▶ _PAGE EXCERPT_
◇ ◇ ◇ ◇ ◇

Interesting idea to use these people as a way to confuse the police, I definitely didn’t expect that.
The only recommendations I have are what I said about how it was confusing because of no indicators of new people being the focal point. Hope that helps in some way.
In re-reading, it seems that most of the story is a flashback. He is remembering, or retelling, meeting the “girl”, and how he came to be in the area. This isn’t something that comes across with the first read through, and at times it is just confusing.
(“Yes, it was cockeyed that she told me to wear a cowboy hat and a bandanna. You do what you got to do.
*
How do you think I got there? I drove. How am I supposed to know that meant “by what manner of circumstance did I arrive at the coffee shop.” I don’t like where this interview is going. I had nothing to do with that business across the street. You know full well I’m not a suspect. I’d like to speak to a lawyer.”)
In this particular section, for example, it wasn’t clear until the second read through that he is talking to the police about the incident. I think the story would read better if you found a way to differentiate between the recollection and the current situation. Having the dialog better noted would probably help as well.
In my opinion, the beginning is a bit too ominous for where the story ends up. The way he met the “girl”, and the way she kept showing up to “meet” with him online was kind of weird. Even more unsettling was her desire to meet, coupled with her insistence on the cowboy get up. I was expecting something a bit more dreadful than a bank heist.
Speaking of bank heists, your story is a way too close to fact to pass as fiction without at least some mention of it being based on a true story. Being new to Urbis I’m not sure if posting links is allowed, so I won’t here, but I can provide it through email if you like. Cracked had a feature of “5 Real Bank Heists Right Out of the Movies“, and included in those 5, “The Inner Tube Bandit” who pulled the scheme in your story, right down to the ad in Cragslist.

◇ ◇ ◇ ◇ ◇

Stored items:
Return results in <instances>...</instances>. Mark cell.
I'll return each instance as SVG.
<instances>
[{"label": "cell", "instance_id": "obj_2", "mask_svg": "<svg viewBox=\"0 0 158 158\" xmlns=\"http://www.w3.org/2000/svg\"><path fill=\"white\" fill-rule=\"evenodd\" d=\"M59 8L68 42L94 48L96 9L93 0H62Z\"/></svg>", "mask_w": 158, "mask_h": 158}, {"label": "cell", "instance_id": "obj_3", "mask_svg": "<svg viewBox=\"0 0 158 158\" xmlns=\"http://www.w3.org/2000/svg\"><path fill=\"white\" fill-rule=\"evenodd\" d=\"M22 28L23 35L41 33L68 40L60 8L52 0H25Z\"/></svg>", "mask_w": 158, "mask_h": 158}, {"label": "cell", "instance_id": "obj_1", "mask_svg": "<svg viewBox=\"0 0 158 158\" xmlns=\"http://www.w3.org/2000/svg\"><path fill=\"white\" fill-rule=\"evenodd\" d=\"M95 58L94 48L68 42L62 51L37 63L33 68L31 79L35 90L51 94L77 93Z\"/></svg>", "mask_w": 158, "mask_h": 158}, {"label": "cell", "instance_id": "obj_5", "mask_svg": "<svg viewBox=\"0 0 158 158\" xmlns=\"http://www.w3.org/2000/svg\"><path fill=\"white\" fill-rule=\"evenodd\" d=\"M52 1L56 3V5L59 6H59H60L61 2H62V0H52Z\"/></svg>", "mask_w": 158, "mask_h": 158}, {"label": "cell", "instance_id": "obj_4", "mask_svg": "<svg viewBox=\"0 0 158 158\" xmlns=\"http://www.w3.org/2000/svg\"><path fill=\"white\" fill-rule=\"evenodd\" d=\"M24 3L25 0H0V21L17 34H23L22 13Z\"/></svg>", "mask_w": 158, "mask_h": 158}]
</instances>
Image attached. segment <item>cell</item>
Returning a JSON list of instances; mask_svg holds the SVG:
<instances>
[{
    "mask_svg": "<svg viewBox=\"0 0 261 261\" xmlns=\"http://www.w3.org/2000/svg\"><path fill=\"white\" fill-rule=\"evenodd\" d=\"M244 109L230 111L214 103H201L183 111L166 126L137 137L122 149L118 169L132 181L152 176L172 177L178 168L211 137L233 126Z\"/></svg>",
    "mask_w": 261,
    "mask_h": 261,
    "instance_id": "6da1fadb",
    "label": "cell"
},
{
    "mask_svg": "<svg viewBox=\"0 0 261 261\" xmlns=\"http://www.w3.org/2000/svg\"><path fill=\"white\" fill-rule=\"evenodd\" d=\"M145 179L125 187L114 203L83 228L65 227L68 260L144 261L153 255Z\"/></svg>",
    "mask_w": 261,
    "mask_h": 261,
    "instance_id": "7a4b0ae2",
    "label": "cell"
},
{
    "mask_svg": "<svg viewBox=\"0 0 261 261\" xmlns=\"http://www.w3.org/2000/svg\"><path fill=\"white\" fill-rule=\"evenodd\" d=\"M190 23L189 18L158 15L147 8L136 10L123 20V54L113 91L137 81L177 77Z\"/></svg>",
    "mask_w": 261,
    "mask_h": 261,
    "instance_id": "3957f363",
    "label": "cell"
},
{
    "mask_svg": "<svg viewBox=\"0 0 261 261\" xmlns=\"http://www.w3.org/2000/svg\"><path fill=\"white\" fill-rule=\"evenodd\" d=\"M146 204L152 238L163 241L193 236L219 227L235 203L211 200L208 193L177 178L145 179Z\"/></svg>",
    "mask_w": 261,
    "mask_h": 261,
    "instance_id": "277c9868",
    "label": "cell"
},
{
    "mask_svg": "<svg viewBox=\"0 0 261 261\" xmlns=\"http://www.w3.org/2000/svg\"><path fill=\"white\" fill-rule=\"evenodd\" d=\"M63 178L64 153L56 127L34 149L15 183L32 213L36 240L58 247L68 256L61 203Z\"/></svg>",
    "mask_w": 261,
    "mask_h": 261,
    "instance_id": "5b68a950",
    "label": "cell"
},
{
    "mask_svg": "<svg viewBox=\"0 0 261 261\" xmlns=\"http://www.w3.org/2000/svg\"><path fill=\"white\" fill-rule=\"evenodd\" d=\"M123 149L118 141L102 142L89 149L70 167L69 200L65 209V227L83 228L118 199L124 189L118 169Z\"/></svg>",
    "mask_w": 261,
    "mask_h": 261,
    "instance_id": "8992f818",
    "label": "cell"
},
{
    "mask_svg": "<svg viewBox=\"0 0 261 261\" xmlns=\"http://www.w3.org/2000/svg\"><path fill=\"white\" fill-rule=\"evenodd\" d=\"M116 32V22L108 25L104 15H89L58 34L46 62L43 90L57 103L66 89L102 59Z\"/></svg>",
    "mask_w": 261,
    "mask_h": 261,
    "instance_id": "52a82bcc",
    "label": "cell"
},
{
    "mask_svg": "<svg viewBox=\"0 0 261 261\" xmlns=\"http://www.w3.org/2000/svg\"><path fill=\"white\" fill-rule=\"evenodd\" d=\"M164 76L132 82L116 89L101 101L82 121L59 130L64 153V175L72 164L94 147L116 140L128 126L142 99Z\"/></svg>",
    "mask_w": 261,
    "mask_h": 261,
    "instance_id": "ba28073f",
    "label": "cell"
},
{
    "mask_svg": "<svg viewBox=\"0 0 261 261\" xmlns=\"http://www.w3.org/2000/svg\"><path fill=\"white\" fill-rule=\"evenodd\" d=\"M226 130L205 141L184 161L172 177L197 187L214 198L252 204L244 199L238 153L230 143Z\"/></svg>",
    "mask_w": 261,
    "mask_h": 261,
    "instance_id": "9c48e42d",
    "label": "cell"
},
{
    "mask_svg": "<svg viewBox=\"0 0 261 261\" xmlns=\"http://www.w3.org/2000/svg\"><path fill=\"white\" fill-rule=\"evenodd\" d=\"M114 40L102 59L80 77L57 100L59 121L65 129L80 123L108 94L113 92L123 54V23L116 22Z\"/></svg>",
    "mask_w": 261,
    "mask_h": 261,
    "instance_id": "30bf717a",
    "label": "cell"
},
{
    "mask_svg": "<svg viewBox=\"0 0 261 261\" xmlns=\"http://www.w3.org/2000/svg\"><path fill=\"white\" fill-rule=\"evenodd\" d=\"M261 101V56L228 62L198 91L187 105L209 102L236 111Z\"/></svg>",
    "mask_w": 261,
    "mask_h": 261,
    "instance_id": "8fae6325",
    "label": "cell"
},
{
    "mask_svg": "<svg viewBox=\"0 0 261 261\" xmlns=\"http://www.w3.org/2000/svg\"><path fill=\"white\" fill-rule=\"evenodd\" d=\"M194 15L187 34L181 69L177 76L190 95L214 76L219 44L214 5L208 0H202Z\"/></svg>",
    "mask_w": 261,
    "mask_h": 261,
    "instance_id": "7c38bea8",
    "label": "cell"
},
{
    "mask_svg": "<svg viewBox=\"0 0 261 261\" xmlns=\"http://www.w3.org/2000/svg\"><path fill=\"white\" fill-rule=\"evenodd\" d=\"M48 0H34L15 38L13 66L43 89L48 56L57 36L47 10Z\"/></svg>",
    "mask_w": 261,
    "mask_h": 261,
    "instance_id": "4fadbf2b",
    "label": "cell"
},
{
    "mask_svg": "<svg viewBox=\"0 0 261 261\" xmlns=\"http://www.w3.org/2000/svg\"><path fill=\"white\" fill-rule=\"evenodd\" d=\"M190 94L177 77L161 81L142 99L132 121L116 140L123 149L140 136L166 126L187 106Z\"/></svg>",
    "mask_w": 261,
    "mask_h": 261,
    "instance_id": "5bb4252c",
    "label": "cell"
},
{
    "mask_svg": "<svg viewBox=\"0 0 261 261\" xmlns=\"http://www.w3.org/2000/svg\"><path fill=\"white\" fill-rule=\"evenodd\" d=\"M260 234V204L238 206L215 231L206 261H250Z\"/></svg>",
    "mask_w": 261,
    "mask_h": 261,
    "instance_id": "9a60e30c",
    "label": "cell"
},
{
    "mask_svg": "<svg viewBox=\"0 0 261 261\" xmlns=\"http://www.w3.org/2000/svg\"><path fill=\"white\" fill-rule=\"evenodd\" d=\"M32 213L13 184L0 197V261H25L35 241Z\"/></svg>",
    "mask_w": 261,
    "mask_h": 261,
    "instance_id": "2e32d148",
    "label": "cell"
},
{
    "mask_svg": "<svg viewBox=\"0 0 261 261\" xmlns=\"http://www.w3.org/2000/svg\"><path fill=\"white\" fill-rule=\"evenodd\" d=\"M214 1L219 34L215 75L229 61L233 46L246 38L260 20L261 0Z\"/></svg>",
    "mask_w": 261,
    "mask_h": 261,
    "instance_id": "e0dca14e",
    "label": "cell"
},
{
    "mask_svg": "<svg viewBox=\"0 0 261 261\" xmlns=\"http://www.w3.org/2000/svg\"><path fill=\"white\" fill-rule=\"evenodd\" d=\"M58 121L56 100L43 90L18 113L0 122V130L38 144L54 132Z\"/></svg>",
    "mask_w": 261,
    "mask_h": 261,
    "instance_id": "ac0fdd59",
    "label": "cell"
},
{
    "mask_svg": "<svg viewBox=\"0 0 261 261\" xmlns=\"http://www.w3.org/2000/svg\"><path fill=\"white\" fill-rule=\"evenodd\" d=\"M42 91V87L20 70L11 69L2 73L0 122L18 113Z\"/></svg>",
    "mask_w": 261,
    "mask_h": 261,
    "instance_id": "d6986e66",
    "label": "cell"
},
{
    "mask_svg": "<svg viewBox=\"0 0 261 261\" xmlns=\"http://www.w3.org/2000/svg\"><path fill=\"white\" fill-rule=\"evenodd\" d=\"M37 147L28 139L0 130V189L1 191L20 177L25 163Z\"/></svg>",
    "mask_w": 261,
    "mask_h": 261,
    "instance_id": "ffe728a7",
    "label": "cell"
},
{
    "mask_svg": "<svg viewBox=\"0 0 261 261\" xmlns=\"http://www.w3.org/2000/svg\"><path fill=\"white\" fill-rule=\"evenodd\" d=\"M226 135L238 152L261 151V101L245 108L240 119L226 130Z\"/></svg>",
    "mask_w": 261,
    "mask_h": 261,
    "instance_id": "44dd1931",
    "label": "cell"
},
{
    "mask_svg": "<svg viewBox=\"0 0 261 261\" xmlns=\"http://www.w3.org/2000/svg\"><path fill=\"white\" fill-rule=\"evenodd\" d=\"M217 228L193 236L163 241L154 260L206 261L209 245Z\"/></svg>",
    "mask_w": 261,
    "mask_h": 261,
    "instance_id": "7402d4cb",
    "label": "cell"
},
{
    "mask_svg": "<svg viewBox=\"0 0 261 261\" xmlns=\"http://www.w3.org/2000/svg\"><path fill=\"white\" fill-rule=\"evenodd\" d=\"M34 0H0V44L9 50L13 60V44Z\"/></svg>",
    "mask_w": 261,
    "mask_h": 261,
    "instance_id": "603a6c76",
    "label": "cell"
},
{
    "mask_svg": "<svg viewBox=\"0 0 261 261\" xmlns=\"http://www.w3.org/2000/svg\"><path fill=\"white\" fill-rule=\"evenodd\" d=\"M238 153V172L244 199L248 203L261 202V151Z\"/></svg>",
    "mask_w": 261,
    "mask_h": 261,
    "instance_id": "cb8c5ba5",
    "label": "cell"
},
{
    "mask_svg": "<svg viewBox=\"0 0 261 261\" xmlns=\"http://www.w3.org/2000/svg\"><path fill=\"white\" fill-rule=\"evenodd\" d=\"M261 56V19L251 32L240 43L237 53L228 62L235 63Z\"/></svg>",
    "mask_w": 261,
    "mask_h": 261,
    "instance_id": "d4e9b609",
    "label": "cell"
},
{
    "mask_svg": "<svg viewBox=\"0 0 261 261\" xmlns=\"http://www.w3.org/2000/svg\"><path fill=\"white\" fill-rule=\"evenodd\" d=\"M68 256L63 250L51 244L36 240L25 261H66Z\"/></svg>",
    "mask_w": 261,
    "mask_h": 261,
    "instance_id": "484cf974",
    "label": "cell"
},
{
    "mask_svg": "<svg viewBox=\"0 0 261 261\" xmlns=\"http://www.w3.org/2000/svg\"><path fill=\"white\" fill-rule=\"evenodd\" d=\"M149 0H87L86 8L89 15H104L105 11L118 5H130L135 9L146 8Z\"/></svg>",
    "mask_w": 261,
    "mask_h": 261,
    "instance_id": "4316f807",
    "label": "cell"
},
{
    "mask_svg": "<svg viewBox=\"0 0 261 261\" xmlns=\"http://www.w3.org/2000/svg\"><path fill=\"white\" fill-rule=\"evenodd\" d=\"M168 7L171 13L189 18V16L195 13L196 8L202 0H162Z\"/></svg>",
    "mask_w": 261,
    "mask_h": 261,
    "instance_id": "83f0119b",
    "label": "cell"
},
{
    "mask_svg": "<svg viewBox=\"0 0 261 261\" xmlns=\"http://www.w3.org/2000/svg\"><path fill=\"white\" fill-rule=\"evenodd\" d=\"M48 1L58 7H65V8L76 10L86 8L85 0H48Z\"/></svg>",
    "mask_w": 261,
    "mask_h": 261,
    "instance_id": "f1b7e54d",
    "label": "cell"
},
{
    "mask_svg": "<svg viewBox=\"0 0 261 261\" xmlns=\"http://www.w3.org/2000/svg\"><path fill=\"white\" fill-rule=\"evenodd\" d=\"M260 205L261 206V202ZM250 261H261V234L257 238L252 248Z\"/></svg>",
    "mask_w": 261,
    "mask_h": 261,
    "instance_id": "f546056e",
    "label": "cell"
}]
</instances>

◇ ◇ ◇ ◇ ◇

▶ _ABOUT THIS TASK_
In the story critique, what did the "girl" tell him to wear?

▶ _EXPECTED ANSWER_
A cowboy hat and a bandanna.